The Hightower Lowdown
George talks the macho talk, soldiers walk the deadly walk; and Congress says "Health care for me, but not for thee."
BUSH THE 'WARRIOR'
George W.'s chest-thumping, "Me Big Chief" schtick has gone from laughable to pathetic ... to dangerous.
Bush -- who, as a boy, enjoyed shoving firecrackers down the throats of frogs, tossing them in the air to watch them to explode -- now has far more powerful explosives to toss around the world, not only killing thousands of innocent foreigners in the path of his wars, but also killing U.S. soldiers. It would be one thing if he were doing this with reticence, humility, and regret, as other presidents have done, but George W. pursues worldwide war with the blustery, frat-boy bravado of one who has never been in one.
First, he strutted out like some character in a Wild West movie to declare that he'd make quick work of Osama bin Laden and al Qaeda, promising to "smoke 'em out" and to get Osama "dead or alive." Two years later, it appears that Osama is still alive, al Qaeda is stronger than ever, and thousands of our soldiers are mired in an almost-forgotten but still-deadly ground war in Afghanistan's treacherous mountains.
Meanwhile, George moved on. This draft-dodging son of privilege and former Yale cheerleader used the presidency and outright lies to whip up a sudden war fever over Iraq, declaring he'd "get" Saddam Hussein and cause the Iraqis to "love" us. Well, it appears Saddam's still alive and those liberated Iraqis are now protesting America and still shooting at our soldiers, even though Bush gloatingly pulled off that Hollywood stunt-landing on an aircraft carrier two months ago, strutting out in a Top Gun costume to declare the Iraqi war was "over." Asked later about the fact that hostile forces continue to attack our troops in Iraq, George sneered for the cameras like some puffed up TV wrestler and snarled: "Bring 'em on."
While Bush struts, our soldiers are dying. Such shallow presidential bravado kills.
CONGRESS' PRESCRIPTION-DRUG PLAN
Gosh, words fail me. I can't begin to describe the level of pride I feel for Congress, which has recently stepped forth boldly to meet the crying health needs of a group of America's senior citizens: themselves.
As you might know from extensive media coverage, Congress has been grappling with a reform of the Medicare program to extend some prescription-drug coverage to millions of needy retirees on Medicare. Alas, the coverage that the leaders provided in their bills is meager and might do more harm than good, for it could cause corporations to drop drug benefits now provided in their health plans for some 13 million American retirees. The Republican leadership cited "budget constraints" as their reason for having to shortchange seniors.
Of course, the budget is constrained because they've already thrown unlimited billions at the Pentagon and have removed more than a trillion dollars of our public funds to provide unwarranted tax giveaways for the wealthiest 1% of Americans. But that's another story.

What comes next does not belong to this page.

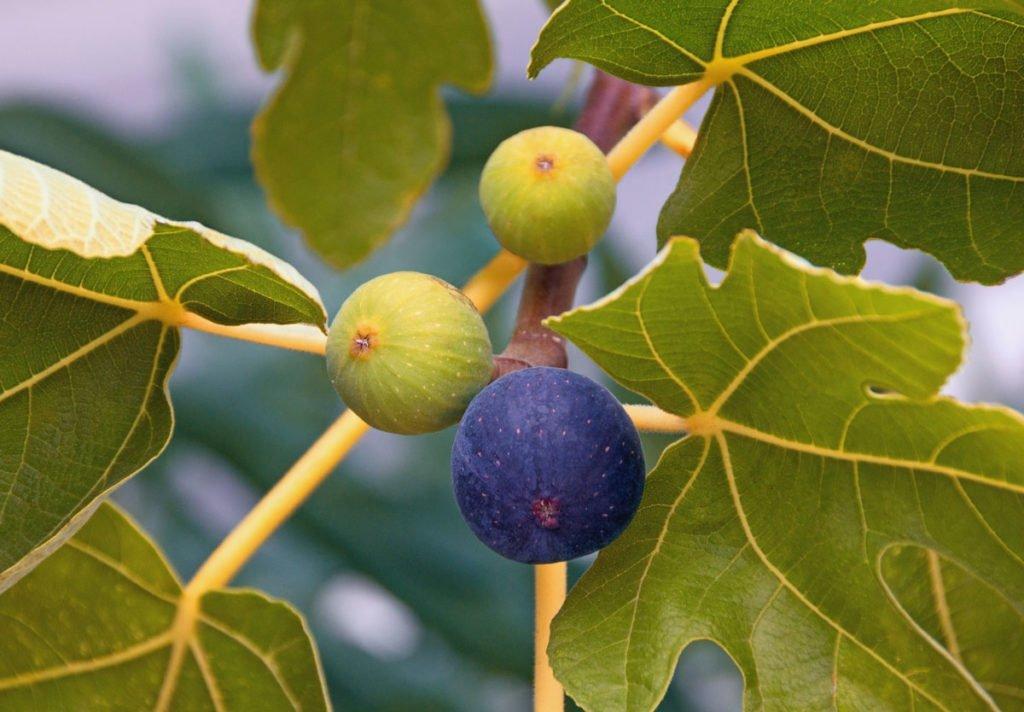 fíkovník s plody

Meanwhile, what you probably don't know, thanks to sparse media coverage, is that these same leaders have since passed a special drug-benefit bill for a select group of retirees that -- lo and behold -- happens to include members of Congress. Apparently, they felt no budget constraints when addressing the needs of senior Congress critters, for their benefits package is far more generous than what they had doled out so stingily for ordinary, everyday, run-of-the-mill seniors.
For example, retired Congress members will pay no additional premium or deductible for their drug coverage, while other retirees are assessed an extra $420 out-of-pocket annual premium and a $250 deductible. Rep. Pete Stark, disgusted with this privileged treatment, said: "This bill says, 'We take care of our own, and to hell with the average American.'"
I've got a simple plan for reforming American health care: We'll take the same thing Congress is getting.